== 本文抜粋 ==

もはや帰り候。女体にて身けがれて有り、行水(ぎょうずい)させ給へ(諸国百物語)、
の、
行水、
とは、
行水を使う、
カラスの行水、
と使う、
暑中などに、湯や水を入れたたらいに入って、身体の汗を流し去ること、
という意(広辞苑)だが、
行水(こうすい)、
は、
天下之言性也、則故而已矣。故者以利爲本。所惡於智者、爲其鑿也。如智者若禹之行水也、則無惡於智矣。禹之行水也、行其所無事也(孟子)
と、
水をやる、水を治め通ずる、
意(字源)や、
輒使行水(梁・高僧伝)、
と、
神仏に祈る時。水を浴びて身を浄める、
意(仝上)の漢語である。

===
== 提供資料 ==

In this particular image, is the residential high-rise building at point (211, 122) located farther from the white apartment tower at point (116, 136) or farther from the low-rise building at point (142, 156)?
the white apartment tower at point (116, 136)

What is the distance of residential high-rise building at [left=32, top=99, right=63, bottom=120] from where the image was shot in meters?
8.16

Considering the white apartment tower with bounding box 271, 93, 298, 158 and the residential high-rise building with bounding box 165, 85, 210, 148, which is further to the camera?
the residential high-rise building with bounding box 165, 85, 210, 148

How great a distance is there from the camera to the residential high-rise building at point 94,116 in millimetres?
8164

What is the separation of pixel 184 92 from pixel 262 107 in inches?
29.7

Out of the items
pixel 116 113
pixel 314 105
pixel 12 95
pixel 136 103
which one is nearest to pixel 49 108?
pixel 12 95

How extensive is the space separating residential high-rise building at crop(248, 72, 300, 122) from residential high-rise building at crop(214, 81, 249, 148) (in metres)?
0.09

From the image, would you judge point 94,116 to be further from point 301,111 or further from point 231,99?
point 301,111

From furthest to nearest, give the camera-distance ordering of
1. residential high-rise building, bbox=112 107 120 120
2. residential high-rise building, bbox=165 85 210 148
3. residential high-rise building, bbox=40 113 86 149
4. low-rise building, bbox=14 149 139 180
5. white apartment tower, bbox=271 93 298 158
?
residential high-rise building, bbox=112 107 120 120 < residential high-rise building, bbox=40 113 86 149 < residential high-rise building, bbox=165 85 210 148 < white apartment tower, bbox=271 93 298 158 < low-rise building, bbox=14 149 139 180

===
== 提供資料 ==

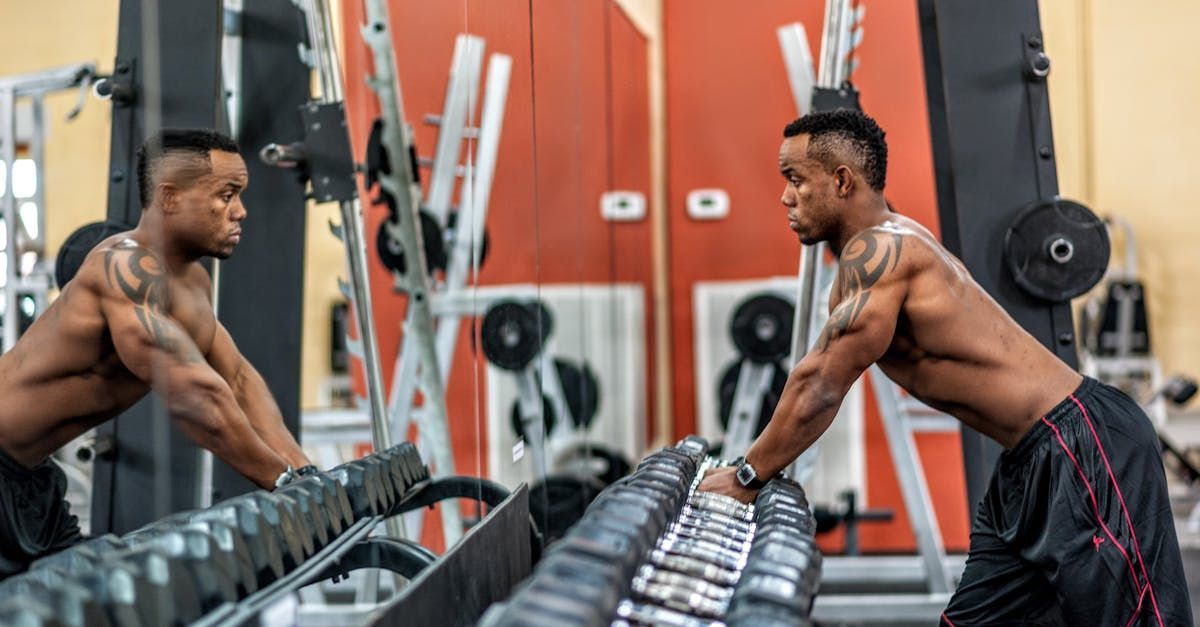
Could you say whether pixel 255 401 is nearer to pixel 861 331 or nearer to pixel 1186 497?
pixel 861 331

===

指示:
本文によると、広辞苑では「行水(ぎょうずい)」がどのような意味とされていますか。 資料を参照する必要はありません。

解答:
暑中などに、湯や水を入れたたらいに入って、身体の汗を流し去ることです。